New York Legislative Coordinator, Co-Organizer of the NYC-Young Professionals of Amnesty International, Member of the North Jersey Local Group
New York, New York

Why did you become an activist?

I became an activist because I was tired of not being part of the solution. I grew up believing that I had the power to direct my own life and speak up for myself and my rights. Clearly, not everyone has that experience and I felt it necessary to fight not only for, but with those who have been silenced. I firmly believe that being an activist means working in partnership with those who have been disenfranchised, and being a real ally. I’ve been able to use my education and my legal degree to help others understand that they have human rights, what they are and how to fight for and protect them.

What skills has Amnesty International provided you in fighting for human rights?

AIUSA has certainly improved my advocacy skills! Legislative advocacy for human rights has always been challenging but never more so than right now. Human rights are inherently non-partisan, but many of the issues we advocate for have become deeply politicized, to the extent that AIUSA has taught me to be particularly adept in navigating the political nuances of various arguments and adopting the points of view that will work best on whomever I am lobbying. AIUSA also encourages deep collaboration, which is critical when working on so many issues simultaneously.

What has inspired you to become a part of the human rights movement?

I was raised as a privileged woman of color in the West. I always had a voice and the ability to use it. Throughout my childhood, I realized that many women of color were not so lucky and I felt that it was my obligation to join the human rights movement to fight for them, and with them. My first exposure to human rights violations was watching an episode of Oprah in the 1990s, when she interviewed women who had undergone female genital mutilation and I thought, this should never happen to any woman, anywhere. We are all obligated to use our skills, our gifts and our privileges to protect the rights of others. We are all connected in this world and what happens to one of us happens to all of us.

Why is important now to continue to fight for human rights?

Human rights have never been so imperiled as they are right now. We are seeing a return to a deeply nationalist ideology across the globe, while ongoing human rights violations continue to persist. The breadth of danger to human rights protection demands that we all do what we can, right now, without giving in to the fear that this is hopeless. We have the highest rates of refugees ever in history. Women and children are disproportionately affected by conflict and violence. Black individuals are killed indiscriminately. Muslims are targeted on the basis of faith. Youth and the mentally ill are placed into solitary confinement under conditions that amount to torture. Human rights defenders are persecuted in their home countries. Guantanamo remains open. If WE don’t fight for human rights NOW, there will be no one left who can.

What are you doing to stop policies like the Muslim Ban?

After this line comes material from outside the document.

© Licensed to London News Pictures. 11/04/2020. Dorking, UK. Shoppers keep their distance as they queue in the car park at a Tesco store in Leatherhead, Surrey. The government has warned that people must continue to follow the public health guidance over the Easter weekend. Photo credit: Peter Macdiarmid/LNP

As the New York Legislative Coordinator for AIUSA, I am both personally lobbying and supporting my New York activists to lobby on behalf of H.R. 1503 and S. 608, which nullify and defund the Muslim Ban. We are targeting every single Member of Congress in New York, across the aisle. The Muslim Ban is a grave violation of human rights and will directly contribute to the deaths of thousands of refugees globally if it is not defeated. We have an obligation to abide by international human rights law, which requires the United States to accept refugees, who by definition are subjected to violence in their home countries.As an individual, I am working to dispel the myths surrounding the Muslim Ban and refugee resettlement. All refugees under consideration for resettlement in the United States are extensively vetted by both international (UN) and domestic federal agencies. People tend to support policies like the Muslim Ban out of fear of the unknown, and as an activist, I can counter this ignorance with accurate information to educate my community on the harm caused by the Ban and the need to oppose it.